FAQ: Gravel Tubeless Setup
What width gravel tire should I use?
For most riders on mixed terrain, 40mm is the right starting point — it balances rolling efficiency with comfort and grip on varied surfaces. Go narrower (35–38mm) if your routes are road-heavy or speed-focused; wider (42–45mm) if you're carrying load or riding technical terrain. Always check your frame's actual clearance before buying a wider tire.
Is higher TPI always better on a gravel tire?
No. Higher TPI means a more supple, lighter casing — better ride feel and lower rolling resistance — but also more vulnerability to cuts and abrasion. For bikepacking and touring on rough terrain, a 120 TPI casing with a protection layer is more practical than a 240 TPI racing casing. For smooth surfaces and lighter use, higher TPI is worth it.

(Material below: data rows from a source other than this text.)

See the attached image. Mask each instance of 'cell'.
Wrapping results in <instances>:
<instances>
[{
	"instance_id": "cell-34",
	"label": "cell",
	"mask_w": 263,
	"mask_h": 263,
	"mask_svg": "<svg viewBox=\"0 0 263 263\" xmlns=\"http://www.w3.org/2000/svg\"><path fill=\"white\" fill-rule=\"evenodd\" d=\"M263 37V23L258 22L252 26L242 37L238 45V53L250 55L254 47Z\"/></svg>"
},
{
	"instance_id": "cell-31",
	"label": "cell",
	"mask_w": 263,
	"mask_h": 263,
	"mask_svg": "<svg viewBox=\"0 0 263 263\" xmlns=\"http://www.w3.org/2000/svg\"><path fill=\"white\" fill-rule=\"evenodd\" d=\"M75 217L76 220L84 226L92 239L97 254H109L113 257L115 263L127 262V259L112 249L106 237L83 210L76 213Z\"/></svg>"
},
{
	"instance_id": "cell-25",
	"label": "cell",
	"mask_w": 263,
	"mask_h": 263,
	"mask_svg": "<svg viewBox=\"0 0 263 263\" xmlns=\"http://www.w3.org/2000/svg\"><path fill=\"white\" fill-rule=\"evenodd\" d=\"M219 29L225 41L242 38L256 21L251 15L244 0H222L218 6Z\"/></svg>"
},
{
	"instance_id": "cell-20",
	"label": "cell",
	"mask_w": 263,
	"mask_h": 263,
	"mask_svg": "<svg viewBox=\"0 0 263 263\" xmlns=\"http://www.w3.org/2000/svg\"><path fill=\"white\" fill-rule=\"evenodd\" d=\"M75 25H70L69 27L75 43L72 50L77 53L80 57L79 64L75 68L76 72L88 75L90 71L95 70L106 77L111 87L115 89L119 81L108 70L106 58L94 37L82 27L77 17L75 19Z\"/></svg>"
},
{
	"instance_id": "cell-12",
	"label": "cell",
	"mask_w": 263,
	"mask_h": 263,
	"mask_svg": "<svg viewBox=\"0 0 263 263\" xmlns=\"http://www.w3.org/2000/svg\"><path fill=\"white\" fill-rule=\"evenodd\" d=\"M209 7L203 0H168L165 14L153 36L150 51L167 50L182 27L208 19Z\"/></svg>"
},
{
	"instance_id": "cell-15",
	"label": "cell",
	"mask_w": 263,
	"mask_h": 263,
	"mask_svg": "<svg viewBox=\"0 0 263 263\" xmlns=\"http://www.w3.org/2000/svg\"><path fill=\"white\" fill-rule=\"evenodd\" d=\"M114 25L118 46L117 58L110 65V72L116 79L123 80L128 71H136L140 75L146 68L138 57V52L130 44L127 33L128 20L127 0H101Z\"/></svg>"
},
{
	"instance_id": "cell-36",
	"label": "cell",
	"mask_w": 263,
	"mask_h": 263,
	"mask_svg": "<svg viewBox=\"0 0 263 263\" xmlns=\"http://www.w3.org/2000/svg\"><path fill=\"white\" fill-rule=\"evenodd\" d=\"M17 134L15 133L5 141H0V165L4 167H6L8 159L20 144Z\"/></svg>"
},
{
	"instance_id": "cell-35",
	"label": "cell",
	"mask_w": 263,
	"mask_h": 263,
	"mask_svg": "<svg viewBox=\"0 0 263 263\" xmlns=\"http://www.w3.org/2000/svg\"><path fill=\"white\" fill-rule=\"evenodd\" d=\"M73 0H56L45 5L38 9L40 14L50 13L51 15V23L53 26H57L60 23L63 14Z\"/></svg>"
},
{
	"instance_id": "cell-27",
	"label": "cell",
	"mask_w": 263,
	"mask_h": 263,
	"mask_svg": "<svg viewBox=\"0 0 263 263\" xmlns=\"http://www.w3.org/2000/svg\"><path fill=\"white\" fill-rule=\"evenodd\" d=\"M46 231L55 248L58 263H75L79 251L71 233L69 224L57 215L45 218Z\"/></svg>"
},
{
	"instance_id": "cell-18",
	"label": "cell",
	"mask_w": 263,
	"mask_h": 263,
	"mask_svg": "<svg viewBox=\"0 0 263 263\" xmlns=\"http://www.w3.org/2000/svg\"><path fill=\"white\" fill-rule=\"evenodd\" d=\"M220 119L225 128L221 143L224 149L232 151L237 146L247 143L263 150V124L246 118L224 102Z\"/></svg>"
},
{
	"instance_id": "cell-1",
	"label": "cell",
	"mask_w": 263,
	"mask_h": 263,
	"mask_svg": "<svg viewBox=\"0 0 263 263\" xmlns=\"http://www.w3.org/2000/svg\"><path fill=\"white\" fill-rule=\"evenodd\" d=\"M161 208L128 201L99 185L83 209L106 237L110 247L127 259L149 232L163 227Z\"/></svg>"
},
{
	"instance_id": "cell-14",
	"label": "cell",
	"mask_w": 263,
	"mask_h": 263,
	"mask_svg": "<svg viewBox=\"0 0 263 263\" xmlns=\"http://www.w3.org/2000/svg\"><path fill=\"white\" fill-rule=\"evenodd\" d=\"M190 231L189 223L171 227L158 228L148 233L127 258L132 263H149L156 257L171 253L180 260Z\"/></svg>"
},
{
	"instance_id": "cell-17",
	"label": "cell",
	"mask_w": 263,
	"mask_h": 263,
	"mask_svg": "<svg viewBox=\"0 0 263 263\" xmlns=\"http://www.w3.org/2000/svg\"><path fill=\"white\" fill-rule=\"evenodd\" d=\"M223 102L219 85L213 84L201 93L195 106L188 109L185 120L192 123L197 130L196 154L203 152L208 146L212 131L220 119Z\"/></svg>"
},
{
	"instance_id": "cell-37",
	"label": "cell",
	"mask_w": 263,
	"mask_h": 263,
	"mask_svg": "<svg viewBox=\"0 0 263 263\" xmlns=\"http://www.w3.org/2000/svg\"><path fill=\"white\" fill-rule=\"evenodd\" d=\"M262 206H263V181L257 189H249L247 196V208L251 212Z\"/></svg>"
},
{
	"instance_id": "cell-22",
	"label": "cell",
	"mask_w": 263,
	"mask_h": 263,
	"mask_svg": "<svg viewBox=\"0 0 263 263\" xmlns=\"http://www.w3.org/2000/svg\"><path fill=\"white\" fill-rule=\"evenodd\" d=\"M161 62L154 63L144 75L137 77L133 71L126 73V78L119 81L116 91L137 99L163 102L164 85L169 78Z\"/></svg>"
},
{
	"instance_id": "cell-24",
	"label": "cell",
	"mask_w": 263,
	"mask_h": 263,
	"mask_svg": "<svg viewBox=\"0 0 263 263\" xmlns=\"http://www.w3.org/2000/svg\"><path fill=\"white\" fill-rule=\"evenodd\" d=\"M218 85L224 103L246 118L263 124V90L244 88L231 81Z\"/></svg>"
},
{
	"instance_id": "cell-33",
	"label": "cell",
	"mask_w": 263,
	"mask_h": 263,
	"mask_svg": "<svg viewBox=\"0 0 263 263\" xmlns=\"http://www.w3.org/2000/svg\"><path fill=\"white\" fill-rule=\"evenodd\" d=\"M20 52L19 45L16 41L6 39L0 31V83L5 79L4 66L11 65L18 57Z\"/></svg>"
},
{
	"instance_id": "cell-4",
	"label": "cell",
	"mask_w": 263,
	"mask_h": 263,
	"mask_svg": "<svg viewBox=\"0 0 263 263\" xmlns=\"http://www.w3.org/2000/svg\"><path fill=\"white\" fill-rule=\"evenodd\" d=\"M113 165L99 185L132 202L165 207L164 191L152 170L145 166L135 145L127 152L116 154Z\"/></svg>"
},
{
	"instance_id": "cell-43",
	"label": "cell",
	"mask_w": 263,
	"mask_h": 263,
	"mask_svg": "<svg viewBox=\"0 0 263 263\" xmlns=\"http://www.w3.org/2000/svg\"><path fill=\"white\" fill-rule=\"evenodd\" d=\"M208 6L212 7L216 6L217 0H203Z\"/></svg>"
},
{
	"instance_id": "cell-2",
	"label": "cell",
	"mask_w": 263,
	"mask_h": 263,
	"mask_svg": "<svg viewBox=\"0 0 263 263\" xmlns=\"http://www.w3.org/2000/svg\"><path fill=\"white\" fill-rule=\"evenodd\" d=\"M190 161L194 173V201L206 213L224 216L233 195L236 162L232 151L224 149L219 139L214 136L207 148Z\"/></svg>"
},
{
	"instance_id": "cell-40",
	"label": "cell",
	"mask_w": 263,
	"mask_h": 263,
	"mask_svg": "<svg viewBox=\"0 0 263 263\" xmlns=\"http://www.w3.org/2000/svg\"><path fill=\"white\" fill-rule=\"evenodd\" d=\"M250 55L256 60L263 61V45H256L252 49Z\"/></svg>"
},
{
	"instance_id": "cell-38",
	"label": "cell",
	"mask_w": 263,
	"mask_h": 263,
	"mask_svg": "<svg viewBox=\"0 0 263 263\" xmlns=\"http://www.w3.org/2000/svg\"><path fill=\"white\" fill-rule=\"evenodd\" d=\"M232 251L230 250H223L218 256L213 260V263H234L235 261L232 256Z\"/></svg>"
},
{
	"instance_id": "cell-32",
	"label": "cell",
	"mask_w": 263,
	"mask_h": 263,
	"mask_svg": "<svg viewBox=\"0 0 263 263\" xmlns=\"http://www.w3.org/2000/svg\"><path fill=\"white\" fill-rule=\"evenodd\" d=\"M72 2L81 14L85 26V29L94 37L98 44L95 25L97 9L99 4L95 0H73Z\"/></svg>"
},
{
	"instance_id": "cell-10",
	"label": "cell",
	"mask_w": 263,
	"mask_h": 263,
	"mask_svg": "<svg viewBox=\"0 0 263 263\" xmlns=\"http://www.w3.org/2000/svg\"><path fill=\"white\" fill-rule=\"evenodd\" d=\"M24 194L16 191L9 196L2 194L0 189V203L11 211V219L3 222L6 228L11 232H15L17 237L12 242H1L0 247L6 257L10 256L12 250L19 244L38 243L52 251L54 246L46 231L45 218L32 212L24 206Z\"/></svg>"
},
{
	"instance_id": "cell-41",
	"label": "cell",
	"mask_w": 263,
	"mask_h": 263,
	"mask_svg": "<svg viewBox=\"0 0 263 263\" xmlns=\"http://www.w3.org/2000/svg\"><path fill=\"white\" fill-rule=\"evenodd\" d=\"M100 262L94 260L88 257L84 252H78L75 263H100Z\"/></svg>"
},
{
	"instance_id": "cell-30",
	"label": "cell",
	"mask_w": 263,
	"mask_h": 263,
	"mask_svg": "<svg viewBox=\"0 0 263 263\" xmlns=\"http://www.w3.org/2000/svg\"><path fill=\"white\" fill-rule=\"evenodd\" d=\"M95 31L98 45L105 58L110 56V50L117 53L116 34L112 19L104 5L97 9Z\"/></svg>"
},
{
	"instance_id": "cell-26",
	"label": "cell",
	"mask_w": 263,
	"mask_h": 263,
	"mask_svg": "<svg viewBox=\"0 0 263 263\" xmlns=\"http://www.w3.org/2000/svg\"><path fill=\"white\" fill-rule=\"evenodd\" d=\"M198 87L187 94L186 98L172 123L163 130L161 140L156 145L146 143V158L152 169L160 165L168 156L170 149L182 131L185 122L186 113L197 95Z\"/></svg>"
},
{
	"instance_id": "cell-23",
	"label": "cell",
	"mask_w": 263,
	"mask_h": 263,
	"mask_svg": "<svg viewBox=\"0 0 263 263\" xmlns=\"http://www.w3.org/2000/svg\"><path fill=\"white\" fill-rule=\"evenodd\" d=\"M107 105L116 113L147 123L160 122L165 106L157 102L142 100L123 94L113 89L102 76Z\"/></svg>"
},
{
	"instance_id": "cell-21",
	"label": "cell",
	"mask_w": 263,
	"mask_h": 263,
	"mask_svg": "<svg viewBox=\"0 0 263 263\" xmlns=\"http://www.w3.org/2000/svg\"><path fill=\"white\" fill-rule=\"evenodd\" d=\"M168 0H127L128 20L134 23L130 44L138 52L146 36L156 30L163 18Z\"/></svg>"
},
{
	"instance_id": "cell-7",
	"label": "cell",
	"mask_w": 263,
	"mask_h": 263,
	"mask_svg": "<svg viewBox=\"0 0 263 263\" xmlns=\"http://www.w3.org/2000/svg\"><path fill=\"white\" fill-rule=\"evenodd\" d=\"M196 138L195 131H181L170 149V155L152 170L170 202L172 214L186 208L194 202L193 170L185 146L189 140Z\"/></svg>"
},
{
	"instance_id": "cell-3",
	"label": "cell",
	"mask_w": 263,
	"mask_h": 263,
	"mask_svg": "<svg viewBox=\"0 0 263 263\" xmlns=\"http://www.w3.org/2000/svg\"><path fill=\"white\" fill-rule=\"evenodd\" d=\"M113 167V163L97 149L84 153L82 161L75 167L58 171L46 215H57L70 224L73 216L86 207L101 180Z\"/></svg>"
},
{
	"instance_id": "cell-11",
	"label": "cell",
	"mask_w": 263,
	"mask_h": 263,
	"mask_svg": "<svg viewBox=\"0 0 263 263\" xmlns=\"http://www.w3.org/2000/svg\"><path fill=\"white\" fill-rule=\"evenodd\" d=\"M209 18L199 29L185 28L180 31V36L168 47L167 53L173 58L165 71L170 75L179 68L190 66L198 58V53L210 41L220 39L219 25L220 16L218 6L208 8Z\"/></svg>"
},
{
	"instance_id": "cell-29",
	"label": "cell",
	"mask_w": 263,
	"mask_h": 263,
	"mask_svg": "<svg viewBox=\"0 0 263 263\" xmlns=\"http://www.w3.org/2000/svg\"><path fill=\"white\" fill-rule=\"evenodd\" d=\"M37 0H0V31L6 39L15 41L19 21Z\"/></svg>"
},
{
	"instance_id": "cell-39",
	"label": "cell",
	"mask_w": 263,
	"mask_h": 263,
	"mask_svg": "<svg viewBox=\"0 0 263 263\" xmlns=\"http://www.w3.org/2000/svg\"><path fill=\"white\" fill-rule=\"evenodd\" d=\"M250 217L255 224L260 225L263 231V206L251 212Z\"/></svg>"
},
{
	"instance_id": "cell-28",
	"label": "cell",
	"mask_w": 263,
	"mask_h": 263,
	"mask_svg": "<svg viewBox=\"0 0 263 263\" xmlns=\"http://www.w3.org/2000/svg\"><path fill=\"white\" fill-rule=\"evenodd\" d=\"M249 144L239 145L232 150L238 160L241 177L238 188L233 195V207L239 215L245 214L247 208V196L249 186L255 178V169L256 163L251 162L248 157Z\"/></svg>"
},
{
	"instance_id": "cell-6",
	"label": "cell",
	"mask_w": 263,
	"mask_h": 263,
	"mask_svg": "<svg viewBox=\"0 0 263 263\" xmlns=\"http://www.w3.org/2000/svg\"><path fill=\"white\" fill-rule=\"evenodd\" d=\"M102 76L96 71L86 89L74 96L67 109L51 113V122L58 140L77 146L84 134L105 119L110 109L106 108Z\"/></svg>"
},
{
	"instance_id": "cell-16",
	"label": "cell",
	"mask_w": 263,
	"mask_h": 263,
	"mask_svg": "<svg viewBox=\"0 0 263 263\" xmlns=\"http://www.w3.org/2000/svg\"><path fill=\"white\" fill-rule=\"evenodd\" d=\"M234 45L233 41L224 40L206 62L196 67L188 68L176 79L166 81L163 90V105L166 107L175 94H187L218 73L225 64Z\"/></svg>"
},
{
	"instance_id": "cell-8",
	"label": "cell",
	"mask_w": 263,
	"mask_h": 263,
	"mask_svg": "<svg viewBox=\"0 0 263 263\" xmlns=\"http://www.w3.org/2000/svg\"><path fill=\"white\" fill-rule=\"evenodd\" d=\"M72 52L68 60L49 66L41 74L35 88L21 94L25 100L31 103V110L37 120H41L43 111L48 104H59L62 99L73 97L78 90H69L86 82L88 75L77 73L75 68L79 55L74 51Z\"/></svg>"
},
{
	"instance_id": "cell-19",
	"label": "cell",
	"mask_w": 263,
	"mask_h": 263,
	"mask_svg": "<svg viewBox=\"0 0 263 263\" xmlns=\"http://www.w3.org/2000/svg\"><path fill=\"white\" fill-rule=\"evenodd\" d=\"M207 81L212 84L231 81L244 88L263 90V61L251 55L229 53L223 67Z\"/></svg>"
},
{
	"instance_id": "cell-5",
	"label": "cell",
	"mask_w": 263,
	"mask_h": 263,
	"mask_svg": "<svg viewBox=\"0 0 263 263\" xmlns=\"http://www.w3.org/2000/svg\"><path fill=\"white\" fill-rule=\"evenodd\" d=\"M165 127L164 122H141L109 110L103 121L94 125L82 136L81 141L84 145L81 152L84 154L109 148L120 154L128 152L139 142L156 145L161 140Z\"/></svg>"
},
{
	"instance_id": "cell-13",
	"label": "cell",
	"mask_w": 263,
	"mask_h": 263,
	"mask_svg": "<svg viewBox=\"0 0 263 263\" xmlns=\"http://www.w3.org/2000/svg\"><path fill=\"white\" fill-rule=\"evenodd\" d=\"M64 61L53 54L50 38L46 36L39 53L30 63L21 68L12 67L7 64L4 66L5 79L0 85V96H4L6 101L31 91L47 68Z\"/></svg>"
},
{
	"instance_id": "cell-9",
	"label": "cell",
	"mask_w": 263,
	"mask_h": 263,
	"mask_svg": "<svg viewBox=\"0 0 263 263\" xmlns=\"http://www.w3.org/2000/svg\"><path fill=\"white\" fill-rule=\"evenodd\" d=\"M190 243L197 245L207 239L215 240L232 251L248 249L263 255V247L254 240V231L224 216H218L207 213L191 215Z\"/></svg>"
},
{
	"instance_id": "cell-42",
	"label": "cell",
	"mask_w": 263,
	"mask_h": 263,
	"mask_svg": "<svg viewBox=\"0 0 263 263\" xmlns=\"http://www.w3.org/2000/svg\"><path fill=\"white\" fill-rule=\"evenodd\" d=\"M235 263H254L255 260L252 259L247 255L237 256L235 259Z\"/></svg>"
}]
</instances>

Does compound matter as much as tread pattern?
Yes, and in some conditions more. Tread pattern determines how the tire engages loose surfaces; compound determines how the rubber behaves on any surface, especially when cold or wet. A soft compound with a modest tread pattern will outgrip a hard compound with aggressive knobs in cold, wet corners. Both matter — but compound is the variable most riders underweight.
What does TLR mean on a gravel tire?
TLR stands for Tubeless Ready. It means the tire bead and casing are engineered to work without an inner tube, holding air with latex sealant. It is the correct tubeless configuration for gravel riding. "Tubeless Compatible" is a looser designation that may or may not deliver reliable results — verify before assuming.
Can I use a tubeless tire with a tube?
Yes. A tubeless-ready tire runs perfectly well with an inner tube. Many riders set up tubeless but carry a tube as a backup — if sealant and plugs can't fix a puncture, they mount the tube and ride home. The tube goes in exactly the same way as in a non-tubeless tire.
What is the ETRTO code on a gravel tire?
ETRTO (European Tyre and Rim Technical Organisation) is the standardised sizing system for bicycle tires. The code appears as two numbers separated by a hyphen — for example, 40-622. The first number is the tire width in millimetres; the second is the bead seat diameter of the rim it fits. 622mm is standard 700c. This code is more reliable than informal designations like "700 × 40c," which vary between manufacturers.